=== Problems and tasks ===
**A.** Answer these from the Voxlert pack guide:
(i) How many example phrases should a style prompt include?
(ii) How long should the voice.wav sample be?
(iii) Which fallback category applies when a tool call fails?
**B.** Can you transcribe the Voxlert pack guide starting with "When the LLM" and going on through "defaults are used."?

=== Supplied text ===
Packs with style: null use a default neutral style ("terse AI assistant").

Writing a Good Style

A style prompt should be short and focused on personality. Don't repeat format rules — those are added automatically.

Include

  • Tone: How to speak (commanding, serene, contemptuous, etc.)
  • Vocabulary guidance: Preferred words or themes
  • Examples: 4-6 example phrases demonstrating the voice

Avoid

  • Character backstory or lore (keep it about the voice, not the character)
  • Word count rules (handled by format)
  • Grammar rules like "must end with past participle" (handled by format)
  • "No punctuation / no quotes" (handled by format)
  • "Do not include the project name" (handled by format)

Example

Serene, reverent, measured. Ancient psionic oracle tone. Use psionic and Khala
vocabulary. Prefer words like restored, harmonized, purified, aligned,
transcendent, reclaimed. Examples:
Psionic task matrix completed
Khala's light restored
Ancient code harmonized
The path forward illuminated

Fallback Phrases

When the LLM is unavailable (no API key, timeout, etc.), Voxlert picks a random phrase from fallback_phrases. Categories (used by Claude Code, Cursor, and OpenClaw via plugin — see OpenClaw integration):

Category When
task.complete Agent finishes a task
task.acknowledge User sends a prompt
task.error A tool call fails
input.required Agent needs approval
resource.limit Context window nearing limit
session.start New session begins
session.end Session ends
notification General notification

If a pack doesn't define fallback phrases, global defaults are used.

Voice Reference File

The voice.wav file is a short (5-15 second) WAV sample used by Chatterbox TTS to clone the character's voice. Use clean audio with minimal background noise.

Note: Do not commit copyrighted voice samples. Use your own recordings or freely licensed audio.

Testing

Test your pack with the CLI:

# Switch to your pack
voxlert pack use my-character

# Test the full pipeline (LLM -> TTS -> audio)
voxlert test "Fixed a bug in the login form"

# View pack details
voxlert pack show

Backward Compatibility

Packs using the old system_prompt field (instead of style) still work. The system_prompt value is used as a raw style override. New packs should use style.

=== Recorded information ===
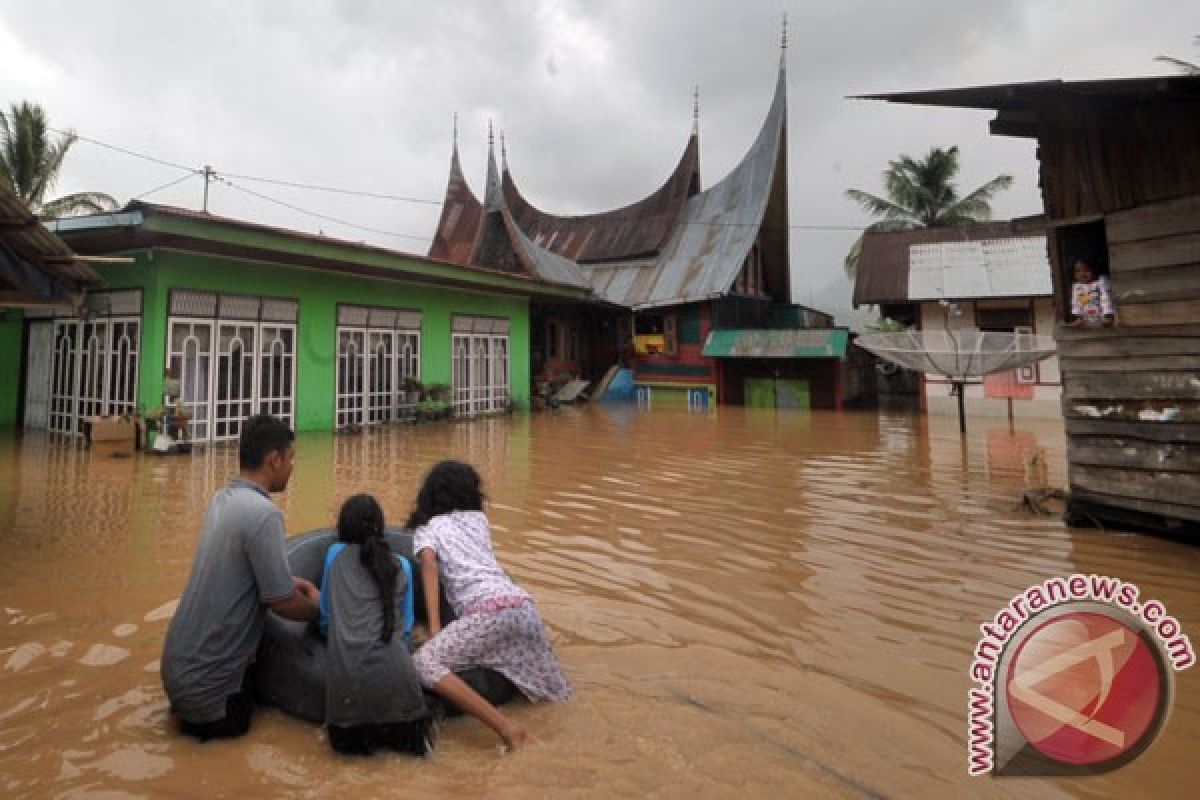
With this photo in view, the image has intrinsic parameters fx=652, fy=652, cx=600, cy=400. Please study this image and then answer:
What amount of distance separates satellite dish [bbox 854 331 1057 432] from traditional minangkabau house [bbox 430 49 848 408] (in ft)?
18.1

=== Solutions in order ===
**A.**
(i) 4-6
(ii) 5-15 seconds
(iii) task.error

**B.**
When the LLM is unavailable (no API key, timeout, etc.), Voxlert picks a random phrase from fallback_phrases. Categories (used by Claude Code, Cursor, and OpenClaw via plugin — see OpenClaw integration):

Category When
task.complete Agent finishes a task
task.acknowledge User sends a prompt
task.error A tool call fails
input.required Agent needs approval
resource.limit Context window nearing limit
session.start New session begins
session.end Session ends
notification General notification

If a pack doesn't define fallback phrases, global defaults are used.